The Kansai dialect varies slightly depending on the area of Kansai where it is spoken (for example, Kyoto people do not talk the same as Kobe people). For this article, I will concentrate on Kansai-ben as it is spoken in the Osaka area.
- ’Ookini’: It is the local equivalent of “arigatou,” meaning “thank you.” If you go shopping in Kansai, local store staff will probably say it to you.
- ’Erai ookini’: “Thank you very much.” In Kansai, “erai” means “great” and “very.”
- ’Suimasen’ or ‘sunmasen’: As you may have guessed, it is the local version of “sumimasen,” meaning “excuse me” or “sorry.”

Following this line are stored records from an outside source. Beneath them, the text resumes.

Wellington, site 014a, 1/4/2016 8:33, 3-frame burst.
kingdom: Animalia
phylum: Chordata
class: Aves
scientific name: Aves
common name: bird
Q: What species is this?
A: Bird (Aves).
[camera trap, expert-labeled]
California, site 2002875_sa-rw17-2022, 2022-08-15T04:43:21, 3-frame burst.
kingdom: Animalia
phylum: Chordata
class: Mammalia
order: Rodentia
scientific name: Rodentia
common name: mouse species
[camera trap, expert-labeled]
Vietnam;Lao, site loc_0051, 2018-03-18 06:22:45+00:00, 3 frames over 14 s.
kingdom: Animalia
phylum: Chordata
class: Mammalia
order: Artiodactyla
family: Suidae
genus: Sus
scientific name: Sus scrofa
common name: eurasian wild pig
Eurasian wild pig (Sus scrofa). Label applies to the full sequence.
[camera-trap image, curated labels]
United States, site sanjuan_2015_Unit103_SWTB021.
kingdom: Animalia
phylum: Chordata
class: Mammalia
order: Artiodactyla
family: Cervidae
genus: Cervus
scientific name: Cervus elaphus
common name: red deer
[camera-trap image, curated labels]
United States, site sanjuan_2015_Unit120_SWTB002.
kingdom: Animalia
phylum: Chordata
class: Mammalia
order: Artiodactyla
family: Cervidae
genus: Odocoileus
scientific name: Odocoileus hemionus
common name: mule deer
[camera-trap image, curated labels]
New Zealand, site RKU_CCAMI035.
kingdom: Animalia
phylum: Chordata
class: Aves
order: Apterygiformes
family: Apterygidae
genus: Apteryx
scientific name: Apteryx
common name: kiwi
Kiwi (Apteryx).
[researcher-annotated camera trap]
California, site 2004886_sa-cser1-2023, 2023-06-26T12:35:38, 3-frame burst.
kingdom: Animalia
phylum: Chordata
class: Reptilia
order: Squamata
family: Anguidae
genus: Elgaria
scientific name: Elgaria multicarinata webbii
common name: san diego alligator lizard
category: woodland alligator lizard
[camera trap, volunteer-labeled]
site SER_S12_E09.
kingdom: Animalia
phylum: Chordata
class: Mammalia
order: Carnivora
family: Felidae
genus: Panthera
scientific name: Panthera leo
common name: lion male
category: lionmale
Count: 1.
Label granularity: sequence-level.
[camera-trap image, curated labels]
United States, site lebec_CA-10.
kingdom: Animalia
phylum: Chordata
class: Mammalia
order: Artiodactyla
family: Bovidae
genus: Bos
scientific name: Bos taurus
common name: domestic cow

- ’Akan’: It means the same as “dame,” to express that it is forbidden or bad to do something.
- ’Honma’, ‘honma ni’: It is like “hontou” and “hontou ni” in standard Japanese, meaning “really.”
- ’Honma kai na?’: A local expression meaning, “Is that really true?”
- ‘Ee’, ‘eewa’, ‘eede’: “Ee’”is the Kansai version of “ii,” meaning “good” or “okay.” “Eewa” and “eede” both mean the same as “iiyo.”
- ’Meccha’: You may have heard this being used in standard Japanese conversations with friends, as it is a very famous expression. It means “very.”
- ’Seya’, ‘seyade’: These expressions are similar to “sou da” and “sou dayo.”
- ’Chau’: It is the local version of “chigau,” which can be translated in English as “to be different from,” but can also mean “no” depending on the context.
- ’Shindoi’: You may have heard this word in standard Japanese, but in Kansai-ben, it means “I am tired.”
The Negative Form of Verbs
Another key feature of Kansai-ben is the ending of the verbs in the negative form. It is rather different from standard Japanese, but the radical is usually the same, so it is very easy to understand with just a little training.
- In the present tense, for most verbs, replace the “-nai” of the negative form with the suffix “-hen.”
Standard Japanese: wakaranai; mienai; ikanai
Kansai-ben: wakarahen; miehen; ikahen
- Some exceptions:
Standard Japanese: nai (from the verb aru), shiranai, shinai, konai
Kansai-ben: arahen, shirahen or shiran, sehen, kehen
- The verb “iru” is another exception. In the affirmative form, it is “oru,” and in the negative form, it is “oran.”
- To transform the negative verbs to the past tense, follow the same rule as in standard Japanese and add “-katta.”
Standard Japanese: wakaranakatta, mienakatta, nakatta, inakatta
Kansei-ben: wakarahenkatta, miehenkatta, arahenkatta, orankatta
Using “De,” “Wa,” “Na,” and “Nen”
In Kansai-ben, the particles that are often used to end sentences also differ.
- As you may have noticed in key expressions, the particles “de” and “wa” are the equivalent of “yo” in standard Japanese. (The use of “yo” is a whole topic in itself and I recommend having a look at other resources like this one if it troubles you.)
Standard Japanese: Taberuyo
Kansai-ben: Taberuwa, taberude
- As you may have guessed, “na” is the Kansai-ben version of ‘“ne.”
- Finally, “nen” is used when you would say “no” or “noda” or “nda” in standard Japanese.
Standard Japanese: Kore kara taberunda.
Kansai-ben: Kore kara taberunen.
Going Further with Helpful Resources
I have introduced some key elements that will help you understand Kansai-ben interactions better. However, there are more exceptions and grammar elements to discover, as well as variations depending on the area within Kansai itself. If you wish to learn more about Kansai-ben, I recommend the excellent book, “Colloquial Kansai Japanese,” which explains all its specificities in easily understandable ways.
Another major component of Kansai-ben is its easily recognizable accent and intonation. I did not introduce it in this article because I believe it is difficult to grasp without being able to hear it. The self-study site Kansai-ben covers a lot of grammar and vocabulary, with the help of many video resources to get you used to hearing the dialect. The YouTube channel, Osaka Channel, is also a good resource to get the correct accent and intonation. However, it is only available in Japanese, so it is better to watch it only if you have good (at least N3 level) listening skills.